### EXERCISE PROMPT:
List every line in the rows below that contains the word "down".

::::

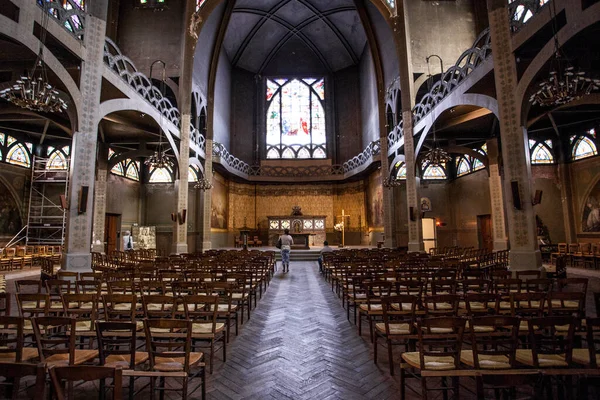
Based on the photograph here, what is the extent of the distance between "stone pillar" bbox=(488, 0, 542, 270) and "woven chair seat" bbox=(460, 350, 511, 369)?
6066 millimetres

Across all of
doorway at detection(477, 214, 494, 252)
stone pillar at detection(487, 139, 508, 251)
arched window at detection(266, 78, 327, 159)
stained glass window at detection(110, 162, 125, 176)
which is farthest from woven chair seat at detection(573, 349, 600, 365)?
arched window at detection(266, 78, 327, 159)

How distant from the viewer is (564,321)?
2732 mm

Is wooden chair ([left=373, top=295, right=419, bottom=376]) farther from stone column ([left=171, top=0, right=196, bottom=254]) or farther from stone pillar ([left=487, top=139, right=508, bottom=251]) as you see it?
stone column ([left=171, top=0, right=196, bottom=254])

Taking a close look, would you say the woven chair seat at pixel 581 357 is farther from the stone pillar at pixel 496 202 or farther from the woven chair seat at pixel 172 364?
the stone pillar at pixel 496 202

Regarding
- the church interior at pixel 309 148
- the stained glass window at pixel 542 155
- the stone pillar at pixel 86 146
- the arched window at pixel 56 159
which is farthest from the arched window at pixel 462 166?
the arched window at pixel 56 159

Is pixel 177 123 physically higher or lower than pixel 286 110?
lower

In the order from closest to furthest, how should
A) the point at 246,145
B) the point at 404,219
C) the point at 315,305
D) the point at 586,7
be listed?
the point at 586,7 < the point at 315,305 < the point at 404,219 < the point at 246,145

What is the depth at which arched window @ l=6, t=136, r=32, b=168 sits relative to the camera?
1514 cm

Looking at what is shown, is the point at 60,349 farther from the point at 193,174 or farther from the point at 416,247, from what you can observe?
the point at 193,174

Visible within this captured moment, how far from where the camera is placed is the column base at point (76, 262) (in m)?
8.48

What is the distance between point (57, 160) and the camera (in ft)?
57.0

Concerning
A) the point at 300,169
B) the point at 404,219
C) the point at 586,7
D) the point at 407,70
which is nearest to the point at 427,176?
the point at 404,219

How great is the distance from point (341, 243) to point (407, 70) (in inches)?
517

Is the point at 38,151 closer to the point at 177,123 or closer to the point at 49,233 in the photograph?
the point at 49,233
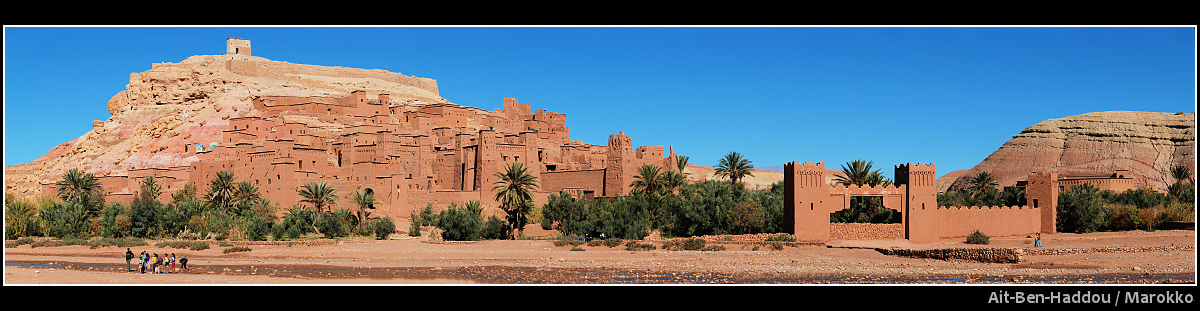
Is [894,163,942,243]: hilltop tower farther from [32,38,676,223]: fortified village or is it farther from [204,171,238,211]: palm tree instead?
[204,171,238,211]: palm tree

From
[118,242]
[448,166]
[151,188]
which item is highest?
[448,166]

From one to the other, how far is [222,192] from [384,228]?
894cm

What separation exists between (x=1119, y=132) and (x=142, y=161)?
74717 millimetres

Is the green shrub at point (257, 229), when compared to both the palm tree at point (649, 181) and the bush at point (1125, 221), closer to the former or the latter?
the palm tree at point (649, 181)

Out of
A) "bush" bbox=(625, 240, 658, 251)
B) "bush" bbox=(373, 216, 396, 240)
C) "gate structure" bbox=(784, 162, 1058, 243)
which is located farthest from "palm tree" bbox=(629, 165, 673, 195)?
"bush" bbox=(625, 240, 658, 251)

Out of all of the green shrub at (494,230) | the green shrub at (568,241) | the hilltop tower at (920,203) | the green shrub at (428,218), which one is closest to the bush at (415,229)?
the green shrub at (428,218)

::::

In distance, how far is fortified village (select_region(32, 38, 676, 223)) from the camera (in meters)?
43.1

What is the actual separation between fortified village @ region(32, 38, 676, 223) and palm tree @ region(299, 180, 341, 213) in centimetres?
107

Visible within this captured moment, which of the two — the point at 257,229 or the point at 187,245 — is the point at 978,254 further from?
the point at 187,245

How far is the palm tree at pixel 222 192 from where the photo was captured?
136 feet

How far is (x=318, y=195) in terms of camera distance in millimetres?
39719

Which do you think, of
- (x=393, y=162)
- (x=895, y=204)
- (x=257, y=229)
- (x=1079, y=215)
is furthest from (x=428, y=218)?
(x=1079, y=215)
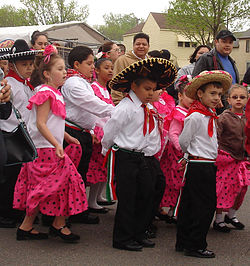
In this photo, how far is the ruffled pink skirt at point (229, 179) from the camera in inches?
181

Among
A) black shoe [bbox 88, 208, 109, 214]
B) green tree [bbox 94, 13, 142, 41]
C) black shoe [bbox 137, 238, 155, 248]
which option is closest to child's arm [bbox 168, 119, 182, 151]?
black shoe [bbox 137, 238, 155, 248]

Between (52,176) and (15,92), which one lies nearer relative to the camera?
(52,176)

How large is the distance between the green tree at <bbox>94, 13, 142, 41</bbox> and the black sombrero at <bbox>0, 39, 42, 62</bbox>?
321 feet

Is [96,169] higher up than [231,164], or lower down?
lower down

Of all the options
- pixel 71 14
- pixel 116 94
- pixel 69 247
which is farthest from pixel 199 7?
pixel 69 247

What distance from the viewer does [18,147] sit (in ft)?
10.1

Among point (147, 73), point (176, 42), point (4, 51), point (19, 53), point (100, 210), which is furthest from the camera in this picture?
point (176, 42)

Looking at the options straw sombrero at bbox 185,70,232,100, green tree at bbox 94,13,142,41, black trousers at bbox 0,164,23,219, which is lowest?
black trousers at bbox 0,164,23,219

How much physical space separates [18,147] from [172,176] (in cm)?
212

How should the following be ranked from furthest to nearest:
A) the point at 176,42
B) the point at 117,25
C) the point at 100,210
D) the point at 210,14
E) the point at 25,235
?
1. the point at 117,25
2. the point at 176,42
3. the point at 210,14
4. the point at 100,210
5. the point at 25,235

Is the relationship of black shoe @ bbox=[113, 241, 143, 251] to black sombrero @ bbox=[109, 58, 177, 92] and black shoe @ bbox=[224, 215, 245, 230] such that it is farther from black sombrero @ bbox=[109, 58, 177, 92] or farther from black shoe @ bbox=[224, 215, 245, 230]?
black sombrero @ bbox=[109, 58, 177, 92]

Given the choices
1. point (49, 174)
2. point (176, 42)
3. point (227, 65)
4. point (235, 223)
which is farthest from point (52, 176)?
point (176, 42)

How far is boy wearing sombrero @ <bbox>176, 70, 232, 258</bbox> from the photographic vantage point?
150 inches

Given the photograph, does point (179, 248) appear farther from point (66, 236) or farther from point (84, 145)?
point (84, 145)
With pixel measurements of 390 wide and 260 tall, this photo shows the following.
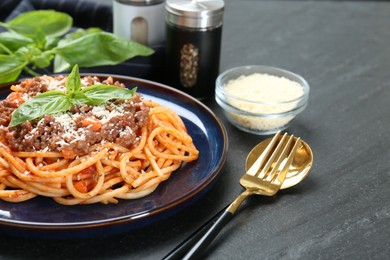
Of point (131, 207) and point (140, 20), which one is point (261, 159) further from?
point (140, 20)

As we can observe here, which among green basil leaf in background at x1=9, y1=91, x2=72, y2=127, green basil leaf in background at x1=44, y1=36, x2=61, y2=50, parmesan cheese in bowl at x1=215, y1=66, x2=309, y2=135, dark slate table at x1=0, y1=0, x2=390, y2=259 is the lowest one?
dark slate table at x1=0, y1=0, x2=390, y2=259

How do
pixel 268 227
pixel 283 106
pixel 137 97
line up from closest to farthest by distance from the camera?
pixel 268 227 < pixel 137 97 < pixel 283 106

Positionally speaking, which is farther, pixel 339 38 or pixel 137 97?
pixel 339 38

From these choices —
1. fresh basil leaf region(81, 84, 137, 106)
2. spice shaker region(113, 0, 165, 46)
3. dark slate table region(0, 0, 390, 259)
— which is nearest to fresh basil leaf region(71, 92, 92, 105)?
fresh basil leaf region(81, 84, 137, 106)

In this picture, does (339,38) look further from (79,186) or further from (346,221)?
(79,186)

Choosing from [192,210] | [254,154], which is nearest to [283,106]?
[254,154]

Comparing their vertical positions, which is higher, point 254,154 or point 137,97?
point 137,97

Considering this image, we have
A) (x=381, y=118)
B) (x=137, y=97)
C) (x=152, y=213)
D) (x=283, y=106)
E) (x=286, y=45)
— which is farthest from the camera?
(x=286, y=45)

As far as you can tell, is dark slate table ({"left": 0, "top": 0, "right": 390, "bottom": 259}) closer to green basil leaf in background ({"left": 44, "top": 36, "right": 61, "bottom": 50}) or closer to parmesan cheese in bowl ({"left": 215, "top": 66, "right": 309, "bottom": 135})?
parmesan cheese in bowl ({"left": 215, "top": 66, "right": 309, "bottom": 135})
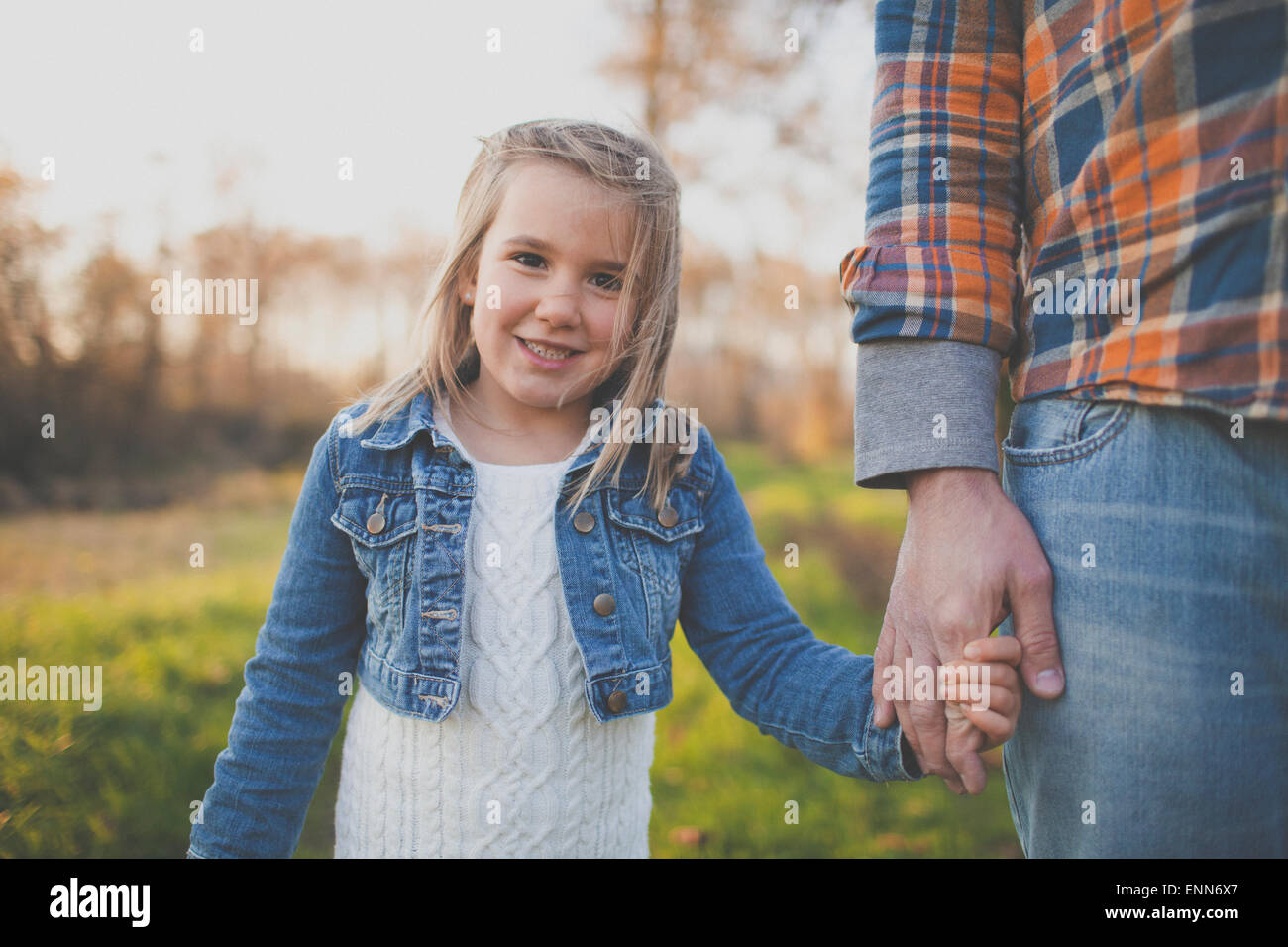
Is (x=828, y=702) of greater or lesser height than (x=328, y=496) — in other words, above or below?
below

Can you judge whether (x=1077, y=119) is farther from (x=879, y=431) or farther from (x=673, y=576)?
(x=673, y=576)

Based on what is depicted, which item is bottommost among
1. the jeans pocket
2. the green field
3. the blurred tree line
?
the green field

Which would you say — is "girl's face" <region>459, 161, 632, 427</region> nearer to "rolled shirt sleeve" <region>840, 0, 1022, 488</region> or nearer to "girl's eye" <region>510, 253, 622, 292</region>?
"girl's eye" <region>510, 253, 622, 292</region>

::::

### TASK RESPONSE:
Is [96,169] higher up than [231,164], or lower down?
lower down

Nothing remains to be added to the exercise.